WORK REQUEST
In the Ikev2VpnProfile.Builder reference page, rewrite the entry beginning "final void wait(long timeout, int nanos)" as a brief list of what ends the wait.

PAGE EXTRACT

Most visited

Recently visited

Results for

Summary: Ctors | Methods | Inherited Methods

Ikev2VpnProfile.Builder

public static final class Ikev2VpnProfile.Builder
extends Object

java.lang.Object
↳	android.net.Ikev2VpnProfile.Builder

A incremental builder for IKEv2 VPN profiles

Summary

Public constructors
`Builder(String serverAddr, String identity)` Creates a new builder with the basic parameters of an IKEv2/IPsec VPN.

Public methods
`Ikev2VpnProfile`	`build()` Validates, builds and provisions the VpnProfile.
`Ikev2VpnProfile.Builder`	`setAllowedAlgorithms(List<String> algorithmNames)` Sets the allowable set of IPsec algorithms If set, this will constrain the set of algorithms that the IPsec tunnel will use for integrity verification and encryption to the provided list.
`Ikev2VpnProfile.Builder`	`setAuthDigitalSignature(X509Certificate userCert, PrivateKey key, X509Certificate serverRootCa)` Set the IKEv2 authentication to use Digital Signature Authentication with the given key.
`Ikev2VpnProfile.Builder`	`setAuthPsk(byte[] psk)` Set the IKEv2 authentication to use Preshared keys.
`Ikev2VpnProfile.Builder`	`setAuthUsernamePassword(String user, String pass, X509Certificate serverRootCa)` Set the IKEv2 authentication to use the provided username/password.
`Ikev2VpnProfile.Builder`	`setBypassable(boolean isBypassable)` Sets whether apps can bypass this VPN connection.
`Ikev2VpnProfile.Builder`	`setMaxMtu(int mtu)` Set the upper bound of the maximum transmission unit (MTU) of the VPN interface.
`Ikev2VpnProfile.Builder`	`setMetered(boolean isMetered)` Marks the VPN network as metered.
`Ikev2VpnProfile.Builder`	`setProxy(ProxyInfo proxy)` Sets a proxy for the VPN network.

Inherited methods

From class


        
          java.lang.Object

`Object`	`clone()` Creates and returns a copy of this object.
`boolean`	`equals(Object obj)` Indicates whether some other object is "equal to" this one.
`void`	`finalize()` Called by the garbage collector on an object when garbage collection determines that there are no more references to the object.
`final Class<?>`	`getClass()` Returns the runtime class of this `Object`.
`int`	`hashCode()` Returns a hash code value for the object.
`final void`	`notify()` Wakes up a single thread that is waiting on this object's monitor.
`final void`	`notifyAll()` Wakes up all threads that are waiting on this object's monitor.
`String`	`toString()` Returns a string representation of the object.
`final void`	`wait(long timeout, int nanos)` Causes the current thread to wait until another thread invokes the `notify()` method or the `notifyAll()` method for this object, or some other thread interrupts the current thread, or a certain amount of real time has elapsed.
`final void`	`wait(long timeout)` Causes the current thread to wait until either another thread invokes the `notify()` method or the `notifyAll()` method for this object, or a specified amount of time has elapsed.
`final void`	`wait()` Causes the current thread to wait until another thread invokes the `notify()` method or the `notifyAll()` method for this object.

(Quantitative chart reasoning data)
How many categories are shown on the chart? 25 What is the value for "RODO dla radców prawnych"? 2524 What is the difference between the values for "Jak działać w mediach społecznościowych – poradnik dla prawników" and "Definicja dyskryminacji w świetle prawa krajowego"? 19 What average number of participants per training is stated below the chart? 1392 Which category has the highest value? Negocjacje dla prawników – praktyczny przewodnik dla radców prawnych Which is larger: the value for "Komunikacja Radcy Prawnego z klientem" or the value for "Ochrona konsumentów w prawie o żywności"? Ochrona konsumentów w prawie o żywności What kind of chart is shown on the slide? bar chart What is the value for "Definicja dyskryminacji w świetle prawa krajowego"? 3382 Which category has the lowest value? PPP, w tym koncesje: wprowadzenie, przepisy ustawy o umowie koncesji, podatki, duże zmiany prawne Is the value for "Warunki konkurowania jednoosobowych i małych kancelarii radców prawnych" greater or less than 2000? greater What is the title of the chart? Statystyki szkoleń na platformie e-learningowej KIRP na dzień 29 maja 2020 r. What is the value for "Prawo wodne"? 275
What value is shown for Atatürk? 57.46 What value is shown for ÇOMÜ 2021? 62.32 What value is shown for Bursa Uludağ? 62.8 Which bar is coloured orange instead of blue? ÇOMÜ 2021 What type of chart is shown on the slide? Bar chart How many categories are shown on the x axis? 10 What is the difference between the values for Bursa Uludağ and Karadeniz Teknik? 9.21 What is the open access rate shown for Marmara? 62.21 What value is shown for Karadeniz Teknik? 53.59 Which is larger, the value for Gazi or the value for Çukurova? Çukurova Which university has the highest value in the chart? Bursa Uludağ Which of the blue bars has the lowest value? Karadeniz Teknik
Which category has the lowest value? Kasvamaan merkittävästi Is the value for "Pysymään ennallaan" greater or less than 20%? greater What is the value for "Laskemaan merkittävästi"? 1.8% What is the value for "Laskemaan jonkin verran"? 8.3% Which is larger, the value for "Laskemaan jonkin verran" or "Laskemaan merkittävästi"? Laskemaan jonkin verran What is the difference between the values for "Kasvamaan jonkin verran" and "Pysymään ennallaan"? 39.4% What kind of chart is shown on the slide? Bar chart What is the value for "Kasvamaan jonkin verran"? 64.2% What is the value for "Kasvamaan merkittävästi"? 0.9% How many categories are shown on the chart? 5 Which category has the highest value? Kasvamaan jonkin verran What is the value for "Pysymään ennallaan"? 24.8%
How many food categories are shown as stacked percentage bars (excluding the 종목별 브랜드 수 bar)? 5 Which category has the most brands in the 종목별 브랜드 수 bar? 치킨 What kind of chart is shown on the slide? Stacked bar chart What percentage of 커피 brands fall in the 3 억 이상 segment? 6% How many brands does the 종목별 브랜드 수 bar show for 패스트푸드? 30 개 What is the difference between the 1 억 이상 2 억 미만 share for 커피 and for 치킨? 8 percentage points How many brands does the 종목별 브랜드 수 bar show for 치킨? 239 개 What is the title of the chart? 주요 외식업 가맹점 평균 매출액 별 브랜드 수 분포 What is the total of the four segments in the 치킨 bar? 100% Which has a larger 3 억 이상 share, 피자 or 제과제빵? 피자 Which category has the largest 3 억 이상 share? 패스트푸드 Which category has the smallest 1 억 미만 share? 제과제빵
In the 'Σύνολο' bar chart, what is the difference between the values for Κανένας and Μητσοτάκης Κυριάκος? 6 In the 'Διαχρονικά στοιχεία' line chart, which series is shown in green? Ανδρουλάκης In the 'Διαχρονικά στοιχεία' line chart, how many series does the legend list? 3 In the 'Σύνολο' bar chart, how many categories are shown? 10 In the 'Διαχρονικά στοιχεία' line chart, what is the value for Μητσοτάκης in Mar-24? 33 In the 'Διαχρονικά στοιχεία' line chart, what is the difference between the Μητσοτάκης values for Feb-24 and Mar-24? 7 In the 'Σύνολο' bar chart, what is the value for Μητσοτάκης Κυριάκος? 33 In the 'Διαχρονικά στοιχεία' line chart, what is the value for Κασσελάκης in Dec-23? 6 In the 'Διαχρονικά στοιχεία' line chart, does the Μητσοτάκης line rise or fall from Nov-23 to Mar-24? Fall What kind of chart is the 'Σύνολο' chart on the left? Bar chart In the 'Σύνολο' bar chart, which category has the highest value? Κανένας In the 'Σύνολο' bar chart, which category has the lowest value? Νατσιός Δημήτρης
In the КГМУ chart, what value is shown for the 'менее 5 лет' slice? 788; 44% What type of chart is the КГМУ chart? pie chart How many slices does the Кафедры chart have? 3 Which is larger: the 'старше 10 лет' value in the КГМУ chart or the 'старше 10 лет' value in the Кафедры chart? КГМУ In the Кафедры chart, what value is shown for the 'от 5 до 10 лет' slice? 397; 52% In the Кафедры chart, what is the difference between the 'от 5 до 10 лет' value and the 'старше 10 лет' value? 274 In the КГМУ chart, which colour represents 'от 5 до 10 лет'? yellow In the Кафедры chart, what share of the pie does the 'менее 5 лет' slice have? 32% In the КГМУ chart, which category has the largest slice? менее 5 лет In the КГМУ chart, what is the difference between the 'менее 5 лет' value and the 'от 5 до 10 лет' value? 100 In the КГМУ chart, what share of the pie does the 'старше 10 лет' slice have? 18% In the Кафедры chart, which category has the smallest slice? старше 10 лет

TASK RESULT
`wait(long timeout, int nanos)` (final void) makes the current thread wait until one of these happens:
- Another thread calls `notify()` or `notifyAll()` for this object.
- Some other thread interrupts the current thread.
- A certain amount of real time has passed.